==== EXTRACT
Scouting in New Hampshire has a long history, from the 1910s to the present day, serving thousands of youth in programs that suit the environment in which they live.

Early history (1910-1950) 
In 1912, two years after the Boy Scouts of America (BSA) were founded in the United States, the Manchester Council (#330), a volunteer-led council, was organized. Initially there were only two troops, both of them chartered by the YMCA. As Scouting grew in popularity, three more makeshift and unrecognized councils sprang up in Dover, Claremont, and Portsmouth. The council grew steadily and added a Scout Executive to its staff in 1919.

On January 9, 1920, the Manchester Council was granted an official charter with the Boy Scouts of America. At that time, the council represented ten troops and 256 Scouts within Manchester, and 87 troops with a total of 1621 Scouts in New Hampshire. In 1925, the Manchester Council acquired Camp Manning in Gilmanton for use as a summer camp. While the Manchester Council grew rapidly, the rest of New Hampshire's Scouting program saw limited growth.

On May 25, 1929, the Manchester Council was renamed the Daniel Webster Council (#330), and expanded to cover Scouting for the entire state. The new name was derived from New Hampshire statesman Daniel Webster.

Recent history (1950-present) 
Originally, the Daniel Webster Council operated Camp Manning in Gilmanton and Camp Carpenter in Manchester. In 1945, Camp Carpenter became the official Scout camp for the Daniel Webster Council. In 1969, the council, under the leadership of Max I. Silber, established the Lawrence L. Lee Scout Museum at Camp Carpenter, to recognize the council's longtime Scout Executive. In 1971, the Daniel Webster Council acquired Hidden Valley Scout Reservation from the Norumbega Council in Massachusetts. Hidden Valley is located near Gilmanton Iron Works, New Hampshire. In the late 1980s, Camp Carpenter became a Cub Scouts camp during the summer months. In the early 2000s, Hidden Valley was renamed the Griswold Scout Reservation. It was divided into two camps: Hidden Valley and the new Camp Bell.
========
==== DATA EXCERPTS
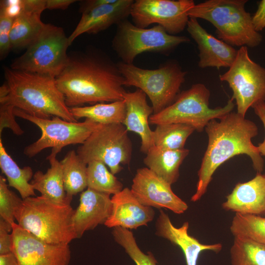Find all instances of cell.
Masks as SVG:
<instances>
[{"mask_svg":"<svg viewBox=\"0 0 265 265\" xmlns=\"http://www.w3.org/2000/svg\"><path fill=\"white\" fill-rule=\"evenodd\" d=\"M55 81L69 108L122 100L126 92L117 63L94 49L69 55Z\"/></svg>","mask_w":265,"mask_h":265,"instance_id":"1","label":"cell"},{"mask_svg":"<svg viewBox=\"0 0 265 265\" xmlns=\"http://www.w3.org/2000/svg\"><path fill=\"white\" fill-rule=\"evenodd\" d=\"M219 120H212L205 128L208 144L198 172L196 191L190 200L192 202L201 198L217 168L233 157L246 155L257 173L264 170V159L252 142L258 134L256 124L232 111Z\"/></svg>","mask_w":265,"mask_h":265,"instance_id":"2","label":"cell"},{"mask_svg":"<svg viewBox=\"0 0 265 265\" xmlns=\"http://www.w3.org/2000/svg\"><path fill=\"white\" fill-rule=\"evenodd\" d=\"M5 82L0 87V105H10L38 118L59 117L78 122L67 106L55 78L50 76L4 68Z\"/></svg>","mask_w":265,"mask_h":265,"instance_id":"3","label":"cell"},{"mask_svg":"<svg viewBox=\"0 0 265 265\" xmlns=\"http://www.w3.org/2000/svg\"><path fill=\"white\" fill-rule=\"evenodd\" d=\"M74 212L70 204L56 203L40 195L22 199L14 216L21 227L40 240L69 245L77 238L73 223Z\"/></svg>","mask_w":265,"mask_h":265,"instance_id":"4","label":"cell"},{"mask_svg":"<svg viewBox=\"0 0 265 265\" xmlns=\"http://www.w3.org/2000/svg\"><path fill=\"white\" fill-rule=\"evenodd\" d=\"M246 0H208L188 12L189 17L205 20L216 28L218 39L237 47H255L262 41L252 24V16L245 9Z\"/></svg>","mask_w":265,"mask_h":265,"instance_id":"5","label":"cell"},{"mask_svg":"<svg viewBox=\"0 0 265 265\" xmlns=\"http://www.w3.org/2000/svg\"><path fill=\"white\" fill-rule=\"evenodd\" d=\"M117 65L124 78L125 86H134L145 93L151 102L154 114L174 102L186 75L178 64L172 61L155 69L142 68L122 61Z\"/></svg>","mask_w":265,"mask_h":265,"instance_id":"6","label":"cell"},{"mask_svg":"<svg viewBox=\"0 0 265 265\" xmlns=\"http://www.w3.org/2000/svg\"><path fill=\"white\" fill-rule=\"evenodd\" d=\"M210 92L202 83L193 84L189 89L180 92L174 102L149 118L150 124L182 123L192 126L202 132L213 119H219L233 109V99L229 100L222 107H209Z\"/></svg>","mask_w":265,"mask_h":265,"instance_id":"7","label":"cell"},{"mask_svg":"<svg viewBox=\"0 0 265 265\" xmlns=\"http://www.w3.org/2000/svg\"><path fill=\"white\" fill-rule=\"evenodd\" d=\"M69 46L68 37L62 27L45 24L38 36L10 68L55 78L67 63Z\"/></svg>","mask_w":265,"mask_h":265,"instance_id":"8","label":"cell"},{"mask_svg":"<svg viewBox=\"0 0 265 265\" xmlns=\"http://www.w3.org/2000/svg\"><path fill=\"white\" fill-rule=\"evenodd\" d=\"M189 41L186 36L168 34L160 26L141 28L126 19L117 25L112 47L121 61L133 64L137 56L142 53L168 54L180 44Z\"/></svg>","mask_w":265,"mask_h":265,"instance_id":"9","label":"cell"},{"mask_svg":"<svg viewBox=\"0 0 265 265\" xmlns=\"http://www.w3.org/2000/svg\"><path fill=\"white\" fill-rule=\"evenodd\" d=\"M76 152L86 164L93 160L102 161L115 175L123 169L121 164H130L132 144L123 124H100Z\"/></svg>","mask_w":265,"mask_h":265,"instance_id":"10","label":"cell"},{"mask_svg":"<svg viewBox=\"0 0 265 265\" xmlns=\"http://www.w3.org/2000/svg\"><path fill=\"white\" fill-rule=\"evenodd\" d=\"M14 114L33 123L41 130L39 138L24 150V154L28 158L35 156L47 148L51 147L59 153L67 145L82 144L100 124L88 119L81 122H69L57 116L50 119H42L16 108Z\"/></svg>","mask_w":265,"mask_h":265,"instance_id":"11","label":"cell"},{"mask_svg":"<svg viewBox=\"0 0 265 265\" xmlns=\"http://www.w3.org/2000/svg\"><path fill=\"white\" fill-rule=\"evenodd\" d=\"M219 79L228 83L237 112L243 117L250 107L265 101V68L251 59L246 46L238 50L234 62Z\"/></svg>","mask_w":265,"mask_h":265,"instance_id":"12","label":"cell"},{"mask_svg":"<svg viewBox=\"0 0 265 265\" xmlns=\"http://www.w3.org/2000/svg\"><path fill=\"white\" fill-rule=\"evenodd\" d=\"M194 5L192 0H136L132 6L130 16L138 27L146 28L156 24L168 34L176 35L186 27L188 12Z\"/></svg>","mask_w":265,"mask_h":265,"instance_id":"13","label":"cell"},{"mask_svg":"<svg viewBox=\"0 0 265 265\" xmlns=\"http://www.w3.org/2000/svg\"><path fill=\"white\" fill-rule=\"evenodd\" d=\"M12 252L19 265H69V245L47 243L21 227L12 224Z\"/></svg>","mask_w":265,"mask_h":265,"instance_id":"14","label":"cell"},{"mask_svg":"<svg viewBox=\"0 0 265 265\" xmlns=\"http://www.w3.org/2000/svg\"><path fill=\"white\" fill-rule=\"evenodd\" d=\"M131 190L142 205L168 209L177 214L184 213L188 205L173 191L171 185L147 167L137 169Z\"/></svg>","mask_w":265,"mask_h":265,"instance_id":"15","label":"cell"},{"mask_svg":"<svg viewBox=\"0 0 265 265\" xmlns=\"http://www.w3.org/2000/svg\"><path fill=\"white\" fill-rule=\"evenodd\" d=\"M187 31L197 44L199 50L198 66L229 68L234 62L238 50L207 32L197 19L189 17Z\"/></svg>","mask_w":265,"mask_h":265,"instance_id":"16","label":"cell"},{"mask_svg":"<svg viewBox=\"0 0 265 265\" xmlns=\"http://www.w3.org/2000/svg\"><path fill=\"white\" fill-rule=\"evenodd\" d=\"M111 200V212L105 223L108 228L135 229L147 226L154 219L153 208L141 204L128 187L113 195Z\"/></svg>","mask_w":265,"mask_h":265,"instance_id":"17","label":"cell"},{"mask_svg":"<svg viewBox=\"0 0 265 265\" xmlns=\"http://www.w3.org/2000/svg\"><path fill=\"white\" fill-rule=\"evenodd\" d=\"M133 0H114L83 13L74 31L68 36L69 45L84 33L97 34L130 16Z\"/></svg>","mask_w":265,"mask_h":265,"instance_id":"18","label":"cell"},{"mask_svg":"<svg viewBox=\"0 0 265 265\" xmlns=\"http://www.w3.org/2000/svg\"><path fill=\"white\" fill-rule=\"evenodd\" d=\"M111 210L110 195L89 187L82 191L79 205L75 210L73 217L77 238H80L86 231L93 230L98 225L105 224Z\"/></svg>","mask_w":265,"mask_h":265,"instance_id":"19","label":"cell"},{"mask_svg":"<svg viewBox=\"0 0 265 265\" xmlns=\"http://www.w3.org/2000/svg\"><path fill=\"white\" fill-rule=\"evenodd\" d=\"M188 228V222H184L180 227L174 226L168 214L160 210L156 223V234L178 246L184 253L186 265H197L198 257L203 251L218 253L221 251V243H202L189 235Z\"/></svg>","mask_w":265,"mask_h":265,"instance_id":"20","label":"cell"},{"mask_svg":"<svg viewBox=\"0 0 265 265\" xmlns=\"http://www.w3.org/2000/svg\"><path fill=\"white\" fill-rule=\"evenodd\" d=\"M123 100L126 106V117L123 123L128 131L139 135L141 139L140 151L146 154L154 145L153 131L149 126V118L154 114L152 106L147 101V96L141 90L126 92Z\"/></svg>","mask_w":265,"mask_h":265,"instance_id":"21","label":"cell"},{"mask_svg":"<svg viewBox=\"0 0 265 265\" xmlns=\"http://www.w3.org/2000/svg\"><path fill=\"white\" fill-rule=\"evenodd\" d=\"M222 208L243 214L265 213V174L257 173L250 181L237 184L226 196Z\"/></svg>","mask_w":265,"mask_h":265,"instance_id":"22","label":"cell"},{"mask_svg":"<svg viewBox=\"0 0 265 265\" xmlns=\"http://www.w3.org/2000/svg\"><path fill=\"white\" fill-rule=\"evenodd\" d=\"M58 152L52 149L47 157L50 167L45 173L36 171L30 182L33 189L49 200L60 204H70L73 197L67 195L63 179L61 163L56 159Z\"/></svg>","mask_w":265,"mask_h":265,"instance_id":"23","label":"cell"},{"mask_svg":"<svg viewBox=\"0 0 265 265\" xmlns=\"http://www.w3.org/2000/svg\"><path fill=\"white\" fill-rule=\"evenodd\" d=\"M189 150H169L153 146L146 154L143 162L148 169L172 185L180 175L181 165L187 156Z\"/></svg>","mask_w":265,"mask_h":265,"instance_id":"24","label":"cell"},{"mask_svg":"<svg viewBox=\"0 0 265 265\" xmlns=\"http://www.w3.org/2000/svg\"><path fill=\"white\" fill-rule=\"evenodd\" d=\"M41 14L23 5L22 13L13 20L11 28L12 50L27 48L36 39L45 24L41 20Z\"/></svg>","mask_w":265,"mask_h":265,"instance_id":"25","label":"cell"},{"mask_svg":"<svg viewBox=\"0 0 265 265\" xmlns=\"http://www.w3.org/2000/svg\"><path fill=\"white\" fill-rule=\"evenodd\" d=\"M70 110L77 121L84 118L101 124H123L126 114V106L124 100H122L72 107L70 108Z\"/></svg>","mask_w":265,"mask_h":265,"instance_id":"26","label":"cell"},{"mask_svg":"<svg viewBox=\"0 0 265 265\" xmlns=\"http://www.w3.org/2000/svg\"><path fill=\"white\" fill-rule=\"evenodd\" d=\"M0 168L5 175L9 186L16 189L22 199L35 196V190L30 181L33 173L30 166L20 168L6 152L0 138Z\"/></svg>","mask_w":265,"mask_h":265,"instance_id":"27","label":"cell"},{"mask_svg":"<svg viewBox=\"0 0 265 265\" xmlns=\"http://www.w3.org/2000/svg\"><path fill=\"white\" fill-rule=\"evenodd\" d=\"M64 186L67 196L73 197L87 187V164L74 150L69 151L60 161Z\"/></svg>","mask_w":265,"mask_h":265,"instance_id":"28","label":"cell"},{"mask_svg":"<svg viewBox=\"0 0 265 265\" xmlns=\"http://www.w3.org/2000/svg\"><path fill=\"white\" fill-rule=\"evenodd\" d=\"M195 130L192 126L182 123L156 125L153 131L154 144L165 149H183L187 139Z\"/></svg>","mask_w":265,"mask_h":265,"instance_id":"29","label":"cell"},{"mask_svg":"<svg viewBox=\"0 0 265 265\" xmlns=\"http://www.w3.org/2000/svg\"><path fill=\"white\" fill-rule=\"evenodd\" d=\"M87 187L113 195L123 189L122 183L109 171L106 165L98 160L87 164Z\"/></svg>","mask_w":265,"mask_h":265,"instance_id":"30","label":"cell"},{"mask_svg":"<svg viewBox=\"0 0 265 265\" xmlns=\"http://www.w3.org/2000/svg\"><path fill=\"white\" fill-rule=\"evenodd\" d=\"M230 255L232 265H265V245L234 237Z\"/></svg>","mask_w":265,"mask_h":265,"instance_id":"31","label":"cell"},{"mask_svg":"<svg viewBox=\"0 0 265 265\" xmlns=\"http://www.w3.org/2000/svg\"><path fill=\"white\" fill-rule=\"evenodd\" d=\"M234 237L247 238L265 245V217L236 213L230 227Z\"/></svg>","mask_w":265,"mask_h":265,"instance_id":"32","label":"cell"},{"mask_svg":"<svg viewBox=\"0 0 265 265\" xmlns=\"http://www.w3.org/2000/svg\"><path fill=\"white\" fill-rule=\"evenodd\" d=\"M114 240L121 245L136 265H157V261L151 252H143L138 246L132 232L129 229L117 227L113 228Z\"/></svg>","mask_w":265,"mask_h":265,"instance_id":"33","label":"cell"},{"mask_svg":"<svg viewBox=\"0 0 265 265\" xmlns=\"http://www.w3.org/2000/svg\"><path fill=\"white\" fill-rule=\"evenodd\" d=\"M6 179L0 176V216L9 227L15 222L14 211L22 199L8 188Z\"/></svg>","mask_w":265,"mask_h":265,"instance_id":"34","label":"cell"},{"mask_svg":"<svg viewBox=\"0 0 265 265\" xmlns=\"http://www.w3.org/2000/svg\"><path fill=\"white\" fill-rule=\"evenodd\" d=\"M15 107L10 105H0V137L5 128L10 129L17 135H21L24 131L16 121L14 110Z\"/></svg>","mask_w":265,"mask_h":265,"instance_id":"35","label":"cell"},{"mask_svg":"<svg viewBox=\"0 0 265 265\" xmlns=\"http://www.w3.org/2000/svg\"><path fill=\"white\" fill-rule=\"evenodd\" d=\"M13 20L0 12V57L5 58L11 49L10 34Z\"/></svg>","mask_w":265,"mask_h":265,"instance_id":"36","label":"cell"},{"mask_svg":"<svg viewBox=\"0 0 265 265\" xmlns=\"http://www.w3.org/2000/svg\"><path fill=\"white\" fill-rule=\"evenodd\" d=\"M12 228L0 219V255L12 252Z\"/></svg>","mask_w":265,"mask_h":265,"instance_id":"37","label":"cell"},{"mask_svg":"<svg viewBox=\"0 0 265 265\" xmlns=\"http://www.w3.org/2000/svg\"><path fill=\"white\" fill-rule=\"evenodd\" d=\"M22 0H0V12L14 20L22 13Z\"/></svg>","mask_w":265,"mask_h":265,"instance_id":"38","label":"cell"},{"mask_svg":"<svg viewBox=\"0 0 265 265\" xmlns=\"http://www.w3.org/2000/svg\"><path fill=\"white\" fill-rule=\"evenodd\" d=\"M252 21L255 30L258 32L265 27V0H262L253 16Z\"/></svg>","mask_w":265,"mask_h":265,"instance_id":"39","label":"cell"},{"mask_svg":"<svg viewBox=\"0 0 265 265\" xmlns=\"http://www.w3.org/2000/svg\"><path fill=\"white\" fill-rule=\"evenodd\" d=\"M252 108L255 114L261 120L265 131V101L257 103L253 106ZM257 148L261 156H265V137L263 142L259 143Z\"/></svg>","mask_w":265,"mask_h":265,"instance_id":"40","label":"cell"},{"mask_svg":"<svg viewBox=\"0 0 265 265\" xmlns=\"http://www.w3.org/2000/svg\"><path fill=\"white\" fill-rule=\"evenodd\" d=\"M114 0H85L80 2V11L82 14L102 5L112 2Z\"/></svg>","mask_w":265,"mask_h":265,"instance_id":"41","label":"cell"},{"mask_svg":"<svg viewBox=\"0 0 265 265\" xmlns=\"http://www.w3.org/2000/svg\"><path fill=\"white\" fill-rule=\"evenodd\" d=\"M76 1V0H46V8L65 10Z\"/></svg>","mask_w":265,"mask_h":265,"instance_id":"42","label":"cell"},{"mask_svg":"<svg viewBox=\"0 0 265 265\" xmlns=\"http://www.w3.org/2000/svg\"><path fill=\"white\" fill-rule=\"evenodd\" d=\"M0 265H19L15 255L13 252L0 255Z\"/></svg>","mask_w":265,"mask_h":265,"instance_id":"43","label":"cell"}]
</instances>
========
==== DATA EXCERPTS
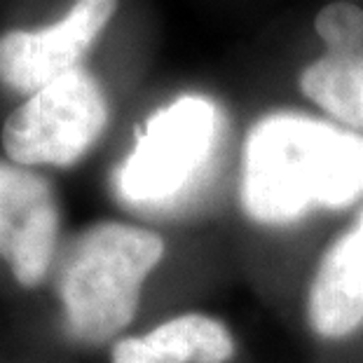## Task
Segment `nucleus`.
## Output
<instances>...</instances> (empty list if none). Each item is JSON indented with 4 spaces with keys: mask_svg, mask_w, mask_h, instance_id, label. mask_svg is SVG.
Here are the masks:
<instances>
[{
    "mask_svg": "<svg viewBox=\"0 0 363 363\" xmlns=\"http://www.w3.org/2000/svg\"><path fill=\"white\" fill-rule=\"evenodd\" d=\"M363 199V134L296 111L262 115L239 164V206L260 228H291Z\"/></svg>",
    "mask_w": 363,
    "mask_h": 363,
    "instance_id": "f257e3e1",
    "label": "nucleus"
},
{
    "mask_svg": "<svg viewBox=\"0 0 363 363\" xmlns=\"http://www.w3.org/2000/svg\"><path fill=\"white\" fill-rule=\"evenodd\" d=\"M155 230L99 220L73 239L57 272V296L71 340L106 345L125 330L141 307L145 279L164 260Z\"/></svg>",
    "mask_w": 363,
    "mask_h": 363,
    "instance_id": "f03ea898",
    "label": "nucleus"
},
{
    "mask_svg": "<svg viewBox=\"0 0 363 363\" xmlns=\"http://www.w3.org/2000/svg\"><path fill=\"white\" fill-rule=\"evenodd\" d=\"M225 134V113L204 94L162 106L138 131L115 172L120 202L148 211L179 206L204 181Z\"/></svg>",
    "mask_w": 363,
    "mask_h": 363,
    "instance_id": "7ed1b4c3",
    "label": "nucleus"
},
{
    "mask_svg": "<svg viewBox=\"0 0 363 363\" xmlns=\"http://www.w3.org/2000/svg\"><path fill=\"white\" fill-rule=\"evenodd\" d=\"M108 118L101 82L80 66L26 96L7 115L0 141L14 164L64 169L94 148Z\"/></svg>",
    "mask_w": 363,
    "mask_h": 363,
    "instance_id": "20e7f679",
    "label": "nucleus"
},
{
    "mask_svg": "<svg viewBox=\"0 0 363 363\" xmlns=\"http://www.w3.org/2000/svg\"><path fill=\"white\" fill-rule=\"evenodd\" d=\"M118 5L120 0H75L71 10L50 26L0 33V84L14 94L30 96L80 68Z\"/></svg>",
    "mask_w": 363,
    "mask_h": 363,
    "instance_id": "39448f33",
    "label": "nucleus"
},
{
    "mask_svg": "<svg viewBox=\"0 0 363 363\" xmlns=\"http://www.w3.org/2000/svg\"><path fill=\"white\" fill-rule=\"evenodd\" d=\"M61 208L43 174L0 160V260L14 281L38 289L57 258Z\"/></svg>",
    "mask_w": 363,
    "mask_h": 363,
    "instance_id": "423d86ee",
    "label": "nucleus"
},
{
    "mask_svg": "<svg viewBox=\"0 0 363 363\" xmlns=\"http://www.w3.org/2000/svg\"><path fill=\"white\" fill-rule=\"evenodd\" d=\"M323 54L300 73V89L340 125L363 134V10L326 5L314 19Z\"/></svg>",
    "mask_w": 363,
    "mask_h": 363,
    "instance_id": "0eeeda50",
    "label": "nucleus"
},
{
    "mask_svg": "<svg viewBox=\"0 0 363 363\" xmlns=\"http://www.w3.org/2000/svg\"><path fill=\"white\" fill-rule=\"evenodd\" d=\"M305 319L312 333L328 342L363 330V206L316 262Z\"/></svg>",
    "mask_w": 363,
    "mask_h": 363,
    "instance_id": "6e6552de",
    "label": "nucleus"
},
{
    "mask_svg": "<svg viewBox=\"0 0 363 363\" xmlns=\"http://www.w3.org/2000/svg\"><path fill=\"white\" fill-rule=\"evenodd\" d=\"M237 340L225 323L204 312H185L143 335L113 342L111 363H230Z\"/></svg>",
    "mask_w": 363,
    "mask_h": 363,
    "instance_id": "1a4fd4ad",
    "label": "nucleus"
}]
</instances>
========
Reproduce word for word the part of the New Hampshire Scouting history starting with "In 1912, two" and going on through "saw limited growth.". The records have no connection to the New Hampshire Scouting history.

### EXERCISE RESULT
In 1912, two years after the Boy Scouts of America (BSA) were founded in the United States, the Manchester Council (#330), a volunteer-led council, was organized. Initially there were only two troops, both of them chartered by the YMCA. As Scouting grew in popularity, three more makeshift and unrecognized councils sprang up in Dover, Claremont, and Portsmouth. The council grew steadily and added a Scout Executive to its staff in 1919.

On January 9, 1920, the Manchester Council was granted an official charter with the Boy Scouts of America. At that time, the council represented ten troops and 256 Scouts within Manchester, and 87 troops with a total of 1621 Scouts in New Hampshire. In 1925, the Manchester Council acquired Camp Manning in Gilmanton for use as a summer camp. While the Manchester Council grew rapidly, the rest of New Hampshire's Scouting program saw limited growth.